I was pleased in the end with the two military uniforms. One is on a shorter more squat, mannequin, the other on a taller thinner form. I have no training in fashion or pattern cutting. I don’t know how to make a garment that anyone can actually wear. I see each garment as a sculpture and work on it accordingly. I make visits to see actual garments from the historical period I’m interested in but the material process of making any single piece is more about staring at images in the form of drawings or photographs, then working out how to reproduce the general shape of that garment by eye, whilst at the same time adapting it according to my own design. In this case I tried to make the naval jacket first, it can now be seen at the Royal Pavilion, but for ages I couldn’t get to grips with the shapes involved in its construction. At that stage I only had the shorter mannequin available. Finally I realised that it was the length of the lines of the real Regency frockcoat in the image before me that were sending me astray. In the photo it was being displayed on a taller, thinner mannequin and the proportions were different. So I got a tall, slim form and immediately the construction made sense and the jacket I was making just worked. The smaller mannequin is now beneath the red jacket on show at Worthing Museum. It is inspired by Napoleon Bonaparte and his actual body shape tied in with it nicely. But it’s the finishes I’m particularly pleased with, on the Napoleon inspired jacket the gold trim is made from greaseproof paper and embroidery thread, for example. Also I love the way the research came together and the links I was able to make to real male figures from the time.
On average, how long did each piece take to create?

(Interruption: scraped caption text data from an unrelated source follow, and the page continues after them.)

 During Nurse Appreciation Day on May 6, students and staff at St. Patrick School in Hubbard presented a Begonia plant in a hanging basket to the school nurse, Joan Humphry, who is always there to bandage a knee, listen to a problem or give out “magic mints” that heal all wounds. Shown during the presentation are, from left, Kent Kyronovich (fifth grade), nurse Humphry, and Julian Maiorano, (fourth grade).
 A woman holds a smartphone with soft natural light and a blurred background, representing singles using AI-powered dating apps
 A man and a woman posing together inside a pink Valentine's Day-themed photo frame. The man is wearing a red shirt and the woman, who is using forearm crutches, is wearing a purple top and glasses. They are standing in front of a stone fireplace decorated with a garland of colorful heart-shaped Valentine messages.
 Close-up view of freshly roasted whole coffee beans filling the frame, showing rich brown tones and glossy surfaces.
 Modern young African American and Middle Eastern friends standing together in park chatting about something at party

Up until the end of last year I found that question impossible to answer. All I knew was that I had produced eleven mannequins, 12 accessories, 4 wall-hangings and a jewellery box in (a very concentrated) 2 and a half years, but I had had nearly all of these pieces in my mind from the start and had been working on different stages of all of them across that period. Last November the Royal Pavilion commissioned an extra piece, a Court dress. It is certainly the grandest piece in The Regency Wardrobe collection but every piece is time consuming in its own way. I began making that dress in mid November 2021 and finished it the day before I delivered in at the end of February 2022. So now I can say that the informal answer to the question of timing is that every piece will always take every moment I have available to me, because I have a tendency to keep on adding extra layers of detail. Officially I made that particular Court dress in 3.5 months. But I did have help from my volunteer team, they produced 90 platinum coloured stars for example, each one hand-made from the rolled paper technique called quilling. Without their help, if you include the research and the documenting of that research both of which are integral to what I do, then I believe this piece alone would have taken 5 months to produce.

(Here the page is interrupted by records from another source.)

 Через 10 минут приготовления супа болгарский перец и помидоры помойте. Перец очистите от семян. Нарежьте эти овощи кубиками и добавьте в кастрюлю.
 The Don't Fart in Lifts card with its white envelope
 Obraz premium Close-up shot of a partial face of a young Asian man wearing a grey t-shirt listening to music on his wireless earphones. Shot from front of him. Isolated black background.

Was there any part in the creation process of each garment that was particularly challenging to produce?
Absolutely every piece has gone through various stages of not working. Every piece has presented brand new challenges and given me new things to figure out. Having never made the exact piece I am working on before I am learning and developing new ideas and methods every time. Of course there are certain working practices I can regularly adapt but trying to mimic the look of a new combination of design and decorative elements from paper, of a sort that would normally be produced in fabric, means that every time, to a large degree, I am making it up as I go along.
What do you hope audiences will take away from seeing The Regency Wardrobe?
I hope they will have been visually uplifted, intellectually intrigued and materially challenged.